As we explore further, the paths become harder to follow and ways forward more occluded. Many of us fail to reach the ends of these longer, winding routes. We need longer memories, curiosity, the ability to envisage ourselves as entities that not only move through the world but represent something to it and to ourselves greater than the single goals we have inscribed on our little pieces of people. Some of us form a circle and exchange these scraps of paper, each seeking to go and perform the task of another. The best of us that achieve the greatest number of these tasks are able to penetrate a little further into the twisting, unpredictable tunnels, but still, we fail. Our minds are not yet big enough, we think. Our understanding of ourselves is not yet confident enough for us to truly behave independently and of our own volition. Some of us form teams to explore the same problems, with some sacrificing themselves to create path-markers for their successors. We celebrate our heroes and honor them by following them – and going further.

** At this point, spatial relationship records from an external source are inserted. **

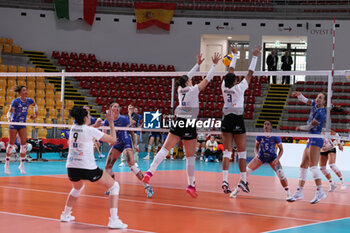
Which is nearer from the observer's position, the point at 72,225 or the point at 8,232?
the point at 8,232

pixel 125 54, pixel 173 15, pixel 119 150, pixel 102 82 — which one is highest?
pixel 173 15

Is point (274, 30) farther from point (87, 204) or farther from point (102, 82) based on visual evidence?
point (87, 204)

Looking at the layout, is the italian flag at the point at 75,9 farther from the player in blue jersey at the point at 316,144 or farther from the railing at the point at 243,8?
the player in blue jersey at the point at 316,144

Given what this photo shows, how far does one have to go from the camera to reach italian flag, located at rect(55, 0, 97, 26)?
28000 millimetres

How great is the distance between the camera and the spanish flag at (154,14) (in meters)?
28.8

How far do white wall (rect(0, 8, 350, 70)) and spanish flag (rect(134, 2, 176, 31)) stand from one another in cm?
43

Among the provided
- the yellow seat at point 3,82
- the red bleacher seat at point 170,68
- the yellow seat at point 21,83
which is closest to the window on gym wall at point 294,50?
the red bleacher seat at point 170,68

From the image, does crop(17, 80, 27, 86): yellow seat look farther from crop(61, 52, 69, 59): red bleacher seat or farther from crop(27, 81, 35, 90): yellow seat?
crop(61, 52, 69, 59): red bleacher seat

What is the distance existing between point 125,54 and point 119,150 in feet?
67.1

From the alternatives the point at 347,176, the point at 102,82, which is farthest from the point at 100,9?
the point at 347,176

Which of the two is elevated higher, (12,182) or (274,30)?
(274,30)

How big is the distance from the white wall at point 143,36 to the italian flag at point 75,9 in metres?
0.50

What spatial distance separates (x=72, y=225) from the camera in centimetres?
621

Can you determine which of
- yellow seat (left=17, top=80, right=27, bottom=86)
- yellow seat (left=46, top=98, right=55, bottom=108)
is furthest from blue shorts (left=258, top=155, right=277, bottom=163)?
yellow seat (left=17, top=80, right=27, bottom=86)
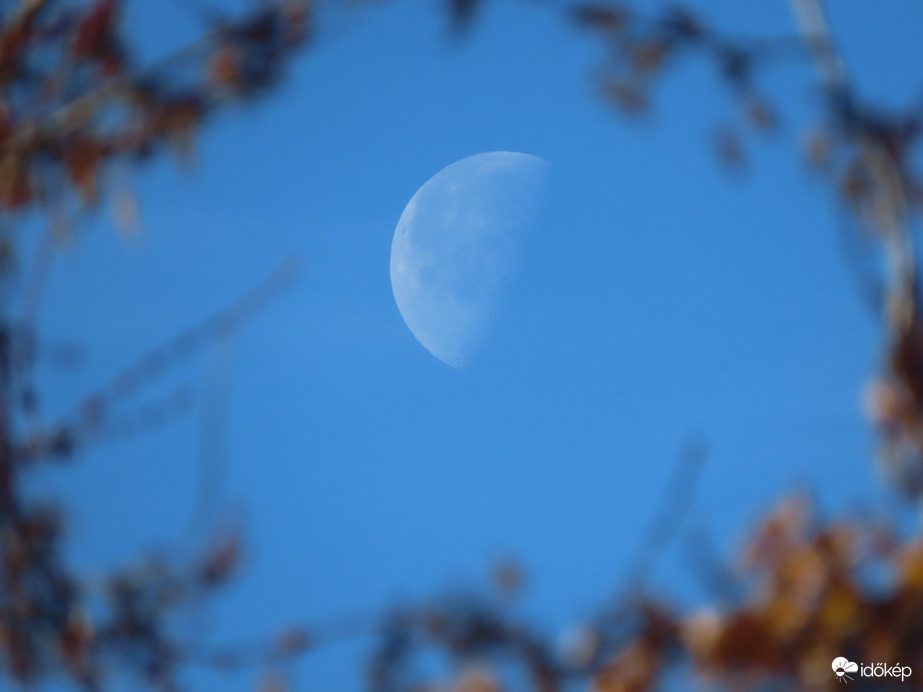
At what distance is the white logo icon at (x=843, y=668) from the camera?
165cm

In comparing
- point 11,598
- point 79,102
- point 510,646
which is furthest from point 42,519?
point 510,646

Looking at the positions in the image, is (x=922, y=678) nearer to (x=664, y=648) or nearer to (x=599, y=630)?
(x=664, y=648)

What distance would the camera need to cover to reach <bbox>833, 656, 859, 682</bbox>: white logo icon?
1.65 meters

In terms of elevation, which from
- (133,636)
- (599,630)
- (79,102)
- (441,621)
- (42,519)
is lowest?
(599,630)

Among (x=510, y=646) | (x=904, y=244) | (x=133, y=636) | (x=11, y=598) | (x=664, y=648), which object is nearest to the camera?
(x=904, y=244)

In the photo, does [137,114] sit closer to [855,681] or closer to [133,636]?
[133,636]

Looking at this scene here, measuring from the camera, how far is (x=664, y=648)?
5.96ft

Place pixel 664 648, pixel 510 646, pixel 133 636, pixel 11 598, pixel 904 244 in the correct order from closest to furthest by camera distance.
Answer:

It is the scraps of paper that are the enemy, we think: these instructions bind us to a certain reality and force us down certain paths. How far might we get in the absence of a true goal? And how dangerous could that be for us? We want to find out and so after sharing our scraps of paper among ourselves we dispose of them entirely, leaving them behind us as we try to attack the dark and occluded space in new ways – climbing ceilings, improvising torches from the materials we have gained by solving other tasks, and even watching the actions of our kin and learning through observation of them. Perhaps in this chaos we shall find a route that allows us to go further. Perhaps with this chaos and this acknowledgement of the Zeno’s paradox space between chaotic exploration and exploration from self can we find a path forward.

Technologies that inspired this story: Supervised learning, meta-learning, neural architecture search, mixture-of-experts models.

Other things that inspired this story: The works of Jorge Luis Borges, dreams, Piranesi’s etchings of labyrinths and ruins.